At a P/E of 14.4 times, Morgan Stanley is trading at a slight discount to its sector’s current valuation, although its P/S is on the high side at 2.7. However, the firm deserves this premium versus Goldman due to its wise business model decisions. The market has punished Goldman for its identity crisis this year while boosting Morgan Stanley.
I believe the banking sector’s recent sell-off has created a buying opportunity in Morgan Stanley. While it may not offer as much near-term upside as Goldman because its stock hasn’t fallen as far, Morgan Stanley is in an attractive position for long-term growth.
Finally, Morgan Stanley has an attractive trailing dividend yield of 3.4%.
What is the Price Target for MS Stock?
Morgan Stanley has a Moderate Buy consensus rating based on 10 Buys, six Holds, and two Sell ratings assigned over the last three months. At $100.30, the average Morgan Stanley stock price target implies upside potential of 13%.
Conclusion: Long-Term Bullish on GS and MS
Both Goldman Sachs and Morgan Stanley look like long-term Buys, but for different reasons. The financial sector’s recent sell-off has created buy-the-dip opportunities for both.

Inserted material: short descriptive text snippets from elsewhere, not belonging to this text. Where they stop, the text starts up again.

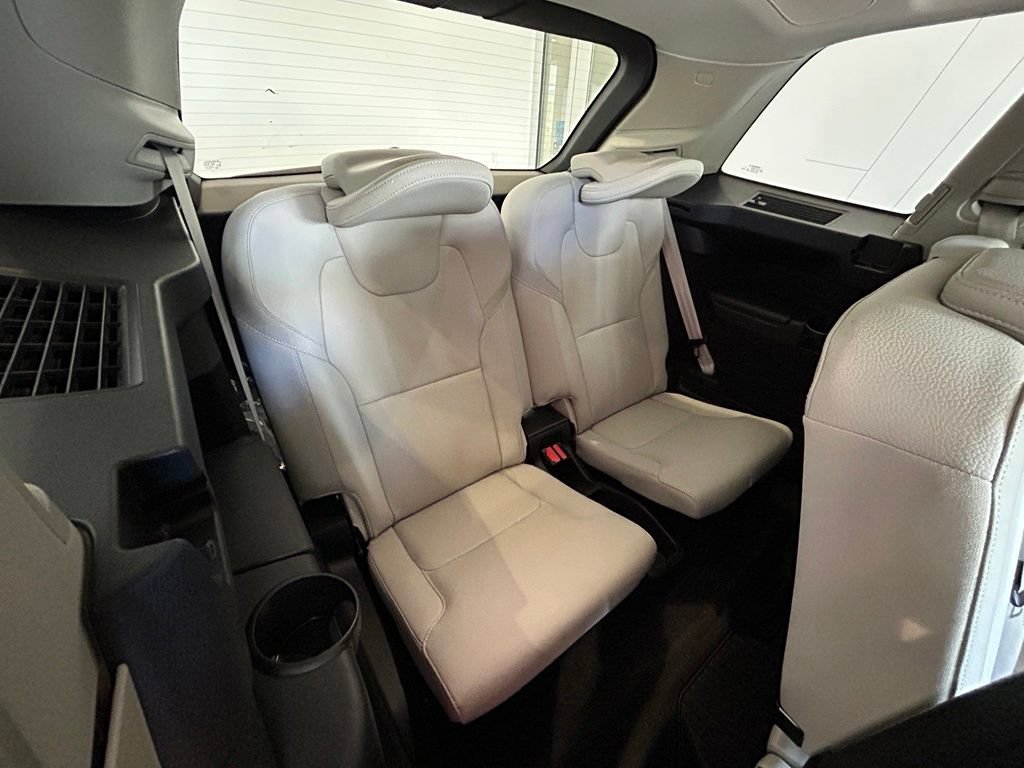 Used 2023 Volvo XC90 B6 Plus w/ Protection Package AWD/4WD image 51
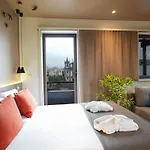 Hotel Mercure Centro Santa Catarina 4*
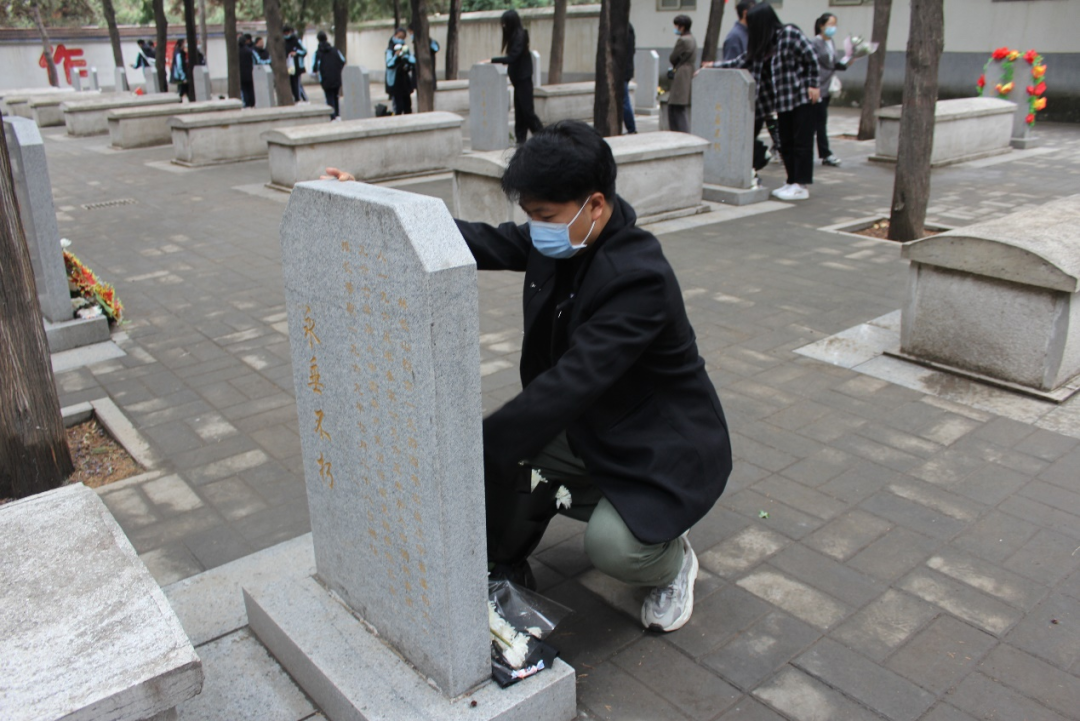 保定理工學院|管理學院|憶苦思甜祭烈士，風起清明表哀思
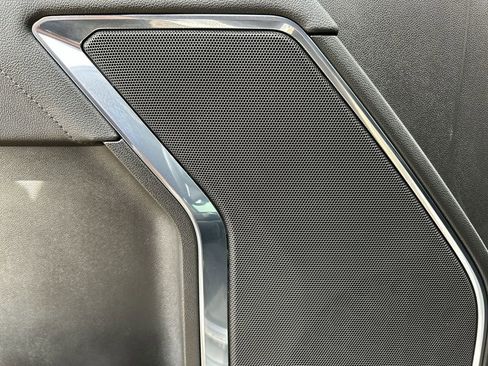 Used 2025 GMC Sierra 1500 SLE image 24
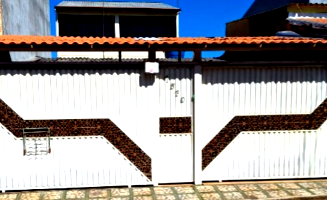 Casa com terreno de 144,50m², 4º CRI, desocupada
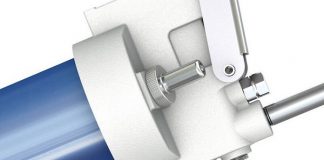 Dual-piston grease gun to simplify the task of lubrication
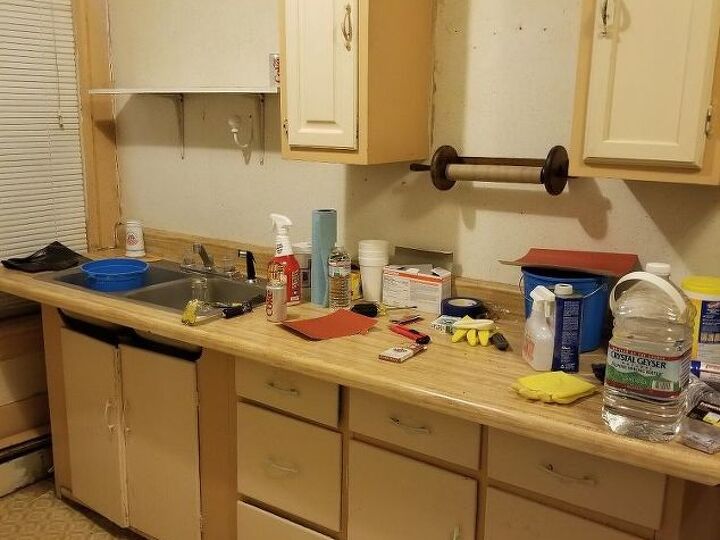 q how to paint glossy kitchen laminate on walls
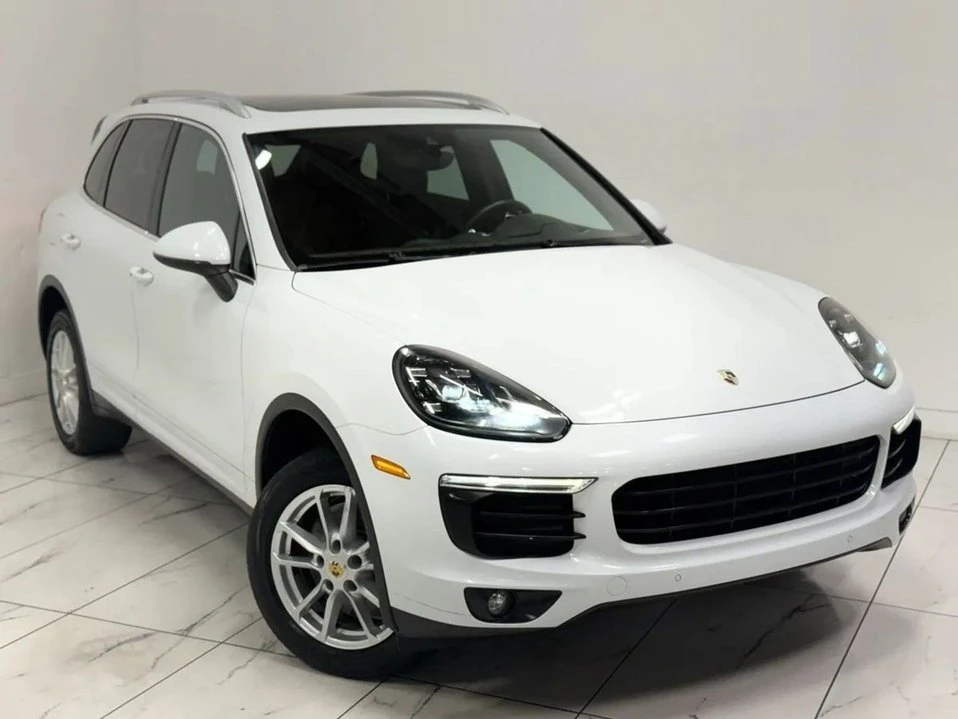 2016 Porsche 958 Cayenne - Image 2 of 20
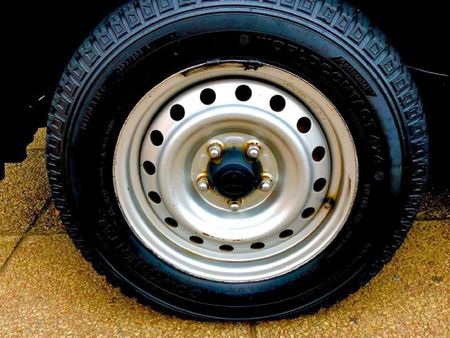 2019-Toyota-Hilux-24-GD-Single-Cab_10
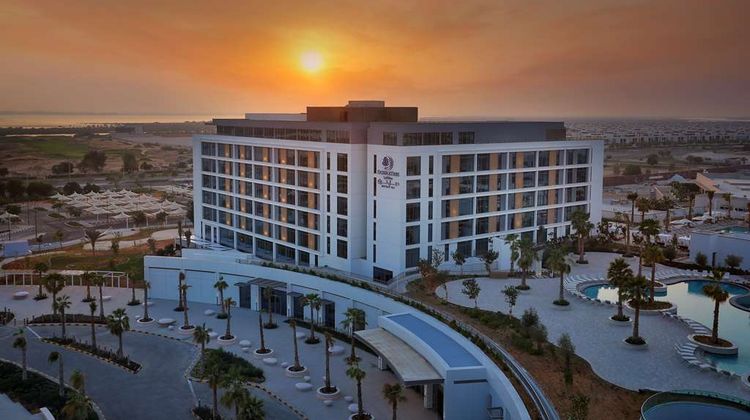 DoubleTree by Hilton Yas Isl Residences Exterior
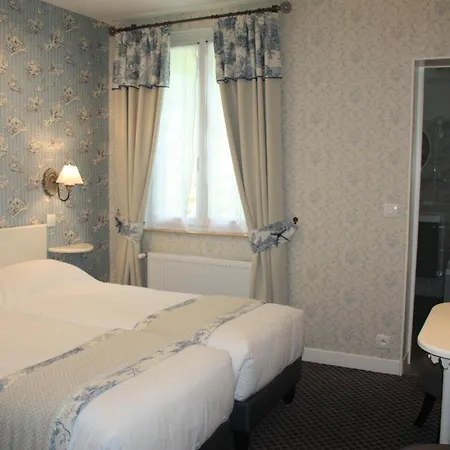 Logis Du Port Des Roches 3* Luche-Pringe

However, Goldman Sachs faces an identity crisis and is undergoing a transformation. Thus, the bull thesis could take a while to play out, and the firm faces execution risk.
On the other hand, the market has rewarded Morgan Stanley for its clarity and the success of its business model. While the near-term upside from the sell-off might not be as high for Morgan Stanley, its strength demonstrates staying power, potentially making it a long-term buy-and-hold position.